Conveniently, each said wafer support element front face is adapted to mount a semiconductor wafer thereon in a wafer mounting plane facing towards said wheel axis. This arrangement ensures that centrifugal force will assist in retaining the semiconductor wafer in position on the wafer support element during rotation of the scan wheel.
The aforementioned predetermined radial distance inwards along each spoke arm from an innermost edge of the respective wafer support element is preferably greater than about 50 mm. The important criterion is for this distance to be greater than the beam dimension in this direction so that the spoke arms have the described characteristics everywhere that the ion beam is likely to impinge along the radial length of the spoke arms. A typical ion beam width in the radial direction of the spoke arm is 50 mm. In practice, the predetermined radial distance along the spoke arms may be between 70 and 110 mm.

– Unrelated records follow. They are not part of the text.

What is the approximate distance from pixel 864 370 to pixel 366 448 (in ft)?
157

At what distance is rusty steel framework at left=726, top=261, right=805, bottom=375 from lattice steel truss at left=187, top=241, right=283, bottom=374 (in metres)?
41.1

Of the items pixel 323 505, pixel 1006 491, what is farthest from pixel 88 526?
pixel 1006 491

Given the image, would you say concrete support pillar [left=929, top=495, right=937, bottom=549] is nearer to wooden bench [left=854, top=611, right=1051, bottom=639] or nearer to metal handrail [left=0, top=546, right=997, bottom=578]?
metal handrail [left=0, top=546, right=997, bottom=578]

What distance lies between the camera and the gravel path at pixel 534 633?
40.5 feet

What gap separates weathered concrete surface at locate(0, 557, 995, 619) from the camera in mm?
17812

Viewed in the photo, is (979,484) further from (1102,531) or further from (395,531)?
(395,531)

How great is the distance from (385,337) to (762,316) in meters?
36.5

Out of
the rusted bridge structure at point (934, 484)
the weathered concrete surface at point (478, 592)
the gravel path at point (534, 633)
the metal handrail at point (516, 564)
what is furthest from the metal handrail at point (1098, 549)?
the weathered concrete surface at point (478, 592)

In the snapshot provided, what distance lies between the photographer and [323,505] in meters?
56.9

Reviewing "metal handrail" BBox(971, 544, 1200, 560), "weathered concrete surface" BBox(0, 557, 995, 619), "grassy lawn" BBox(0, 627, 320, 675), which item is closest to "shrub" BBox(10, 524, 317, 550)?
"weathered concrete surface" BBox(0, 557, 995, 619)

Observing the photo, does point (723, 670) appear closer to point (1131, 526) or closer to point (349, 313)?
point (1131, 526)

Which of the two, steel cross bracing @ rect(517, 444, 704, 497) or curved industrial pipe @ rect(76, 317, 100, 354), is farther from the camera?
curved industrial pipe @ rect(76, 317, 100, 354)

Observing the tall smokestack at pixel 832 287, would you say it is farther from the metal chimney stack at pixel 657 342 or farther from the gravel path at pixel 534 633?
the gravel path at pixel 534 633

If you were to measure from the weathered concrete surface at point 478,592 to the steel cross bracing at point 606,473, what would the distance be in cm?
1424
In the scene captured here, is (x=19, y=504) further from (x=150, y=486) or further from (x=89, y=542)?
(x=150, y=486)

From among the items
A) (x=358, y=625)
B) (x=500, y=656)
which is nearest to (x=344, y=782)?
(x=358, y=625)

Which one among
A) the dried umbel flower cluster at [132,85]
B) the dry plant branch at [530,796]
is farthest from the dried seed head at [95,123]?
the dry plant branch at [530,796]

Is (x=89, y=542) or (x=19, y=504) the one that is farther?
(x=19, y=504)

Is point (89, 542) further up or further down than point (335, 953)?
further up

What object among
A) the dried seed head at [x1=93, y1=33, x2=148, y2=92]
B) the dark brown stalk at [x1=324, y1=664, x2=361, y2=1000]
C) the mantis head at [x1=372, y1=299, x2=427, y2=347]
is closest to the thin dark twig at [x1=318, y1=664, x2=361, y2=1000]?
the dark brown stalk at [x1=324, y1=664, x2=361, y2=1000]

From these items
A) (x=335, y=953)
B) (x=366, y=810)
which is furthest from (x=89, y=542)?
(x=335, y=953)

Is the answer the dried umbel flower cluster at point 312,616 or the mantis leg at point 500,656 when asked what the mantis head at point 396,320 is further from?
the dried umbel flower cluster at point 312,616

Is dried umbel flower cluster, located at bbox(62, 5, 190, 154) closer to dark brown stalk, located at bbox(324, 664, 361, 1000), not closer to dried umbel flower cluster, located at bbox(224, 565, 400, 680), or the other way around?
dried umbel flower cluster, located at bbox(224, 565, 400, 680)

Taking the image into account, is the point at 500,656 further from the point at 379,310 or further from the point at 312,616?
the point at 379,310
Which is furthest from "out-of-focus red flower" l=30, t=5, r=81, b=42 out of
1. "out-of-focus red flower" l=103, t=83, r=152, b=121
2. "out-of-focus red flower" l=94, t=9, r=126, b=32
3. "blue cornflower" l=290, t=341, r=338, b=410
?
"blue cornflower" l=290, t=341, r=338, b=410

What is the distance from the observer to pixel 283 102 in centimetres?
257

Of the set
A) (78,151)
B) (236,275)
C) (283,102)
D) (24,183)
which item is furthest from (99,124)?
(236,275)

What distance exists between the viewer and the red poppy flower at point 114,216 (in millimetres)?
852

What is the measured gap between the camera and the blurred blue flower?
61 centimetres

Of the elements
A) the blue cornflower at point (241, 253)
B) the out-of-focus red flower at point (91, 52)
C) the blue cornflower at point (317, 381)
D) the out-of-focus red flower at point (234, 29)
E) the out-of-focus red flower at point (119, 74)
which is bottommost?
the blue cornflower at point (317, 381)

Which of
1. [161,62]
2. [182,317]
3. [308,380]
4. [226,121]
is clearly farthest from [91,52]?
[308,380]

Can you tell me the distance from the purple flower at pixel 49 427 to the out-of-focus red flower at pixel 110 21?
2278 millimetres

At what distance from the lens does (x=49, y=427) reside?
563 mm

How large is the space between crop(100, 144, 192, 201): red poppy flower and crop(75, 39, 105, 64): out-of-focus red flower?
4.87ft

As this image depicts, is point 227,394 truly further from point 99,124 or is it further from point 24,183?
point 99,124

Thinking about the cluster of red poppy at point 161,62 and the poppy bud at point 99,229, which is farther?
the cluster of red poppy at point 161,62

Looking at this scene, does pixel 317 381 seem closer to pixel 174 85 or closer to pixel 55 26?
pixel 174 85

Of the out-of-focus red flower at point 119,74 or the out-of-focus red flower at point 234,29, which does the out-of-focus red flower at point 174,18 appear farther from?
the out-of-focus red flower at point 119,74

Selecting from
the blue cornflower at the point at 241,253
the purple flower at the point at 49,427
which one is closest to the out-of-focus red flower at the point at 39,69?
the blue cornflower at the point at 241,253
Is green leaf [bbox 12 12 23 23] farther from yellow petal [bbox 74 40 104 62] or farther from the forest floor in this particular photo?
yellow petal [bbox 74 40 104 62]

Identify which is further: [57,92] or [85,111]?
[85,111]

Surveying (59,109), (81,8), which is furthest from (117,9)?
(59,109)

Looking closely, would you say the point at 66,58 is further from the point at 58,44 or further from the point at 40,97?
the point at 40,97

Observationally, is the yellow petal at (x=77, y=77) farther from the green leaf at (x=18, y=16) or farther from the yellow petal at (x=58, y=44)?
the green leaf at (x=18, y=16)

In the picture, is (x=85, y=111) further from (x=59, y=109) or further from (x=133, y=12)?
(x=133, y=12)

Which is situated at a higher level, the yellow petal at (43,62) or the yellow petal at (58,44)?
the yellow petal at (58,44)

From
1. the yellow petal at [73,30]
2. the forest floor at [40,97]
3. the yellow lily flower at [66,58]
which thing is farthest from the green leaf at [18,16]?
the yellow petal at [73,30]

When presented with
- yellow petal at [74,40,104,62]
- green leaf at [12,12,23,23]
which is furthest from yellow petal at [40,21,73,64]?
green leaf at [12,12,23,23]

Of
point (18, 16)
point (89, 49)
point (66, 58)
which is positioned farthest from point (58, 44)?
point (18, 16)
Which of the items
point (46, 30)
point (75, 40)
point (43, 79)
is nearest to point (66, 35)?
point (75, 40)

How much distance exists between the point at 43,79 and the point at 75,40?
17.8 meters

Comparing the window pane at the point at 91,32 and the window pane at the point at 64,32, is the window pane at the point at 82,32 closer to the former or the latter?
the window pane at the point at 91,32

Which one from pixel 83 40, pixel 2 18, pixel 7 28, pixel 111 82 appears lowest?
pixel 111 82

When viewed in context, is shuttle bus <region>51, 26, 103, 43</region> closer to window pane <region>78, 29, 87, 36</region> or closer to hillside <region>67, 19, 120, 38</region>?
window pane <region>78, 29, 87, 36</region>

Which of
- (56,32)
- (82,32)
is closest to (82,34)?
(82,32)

In a further preferred embodiment, each said wafer support element front face has a radially innermost edge and said spoke arm front face has a portion immediately radially inside said innermost edge of the respective wafer support element front face which is spaced at least 1 cm behind said innermost edge in the direction of said axis.
This feature also assists in reducing the likelihood of contamination of the semiconductor wafers due to materials sputtered from the spoke arms during processing. Preferably the spacing is as great as possible and in one example about 1.5 cms.
This spacing feature may also be used independently but preferably in addition to one or more of the previously described features.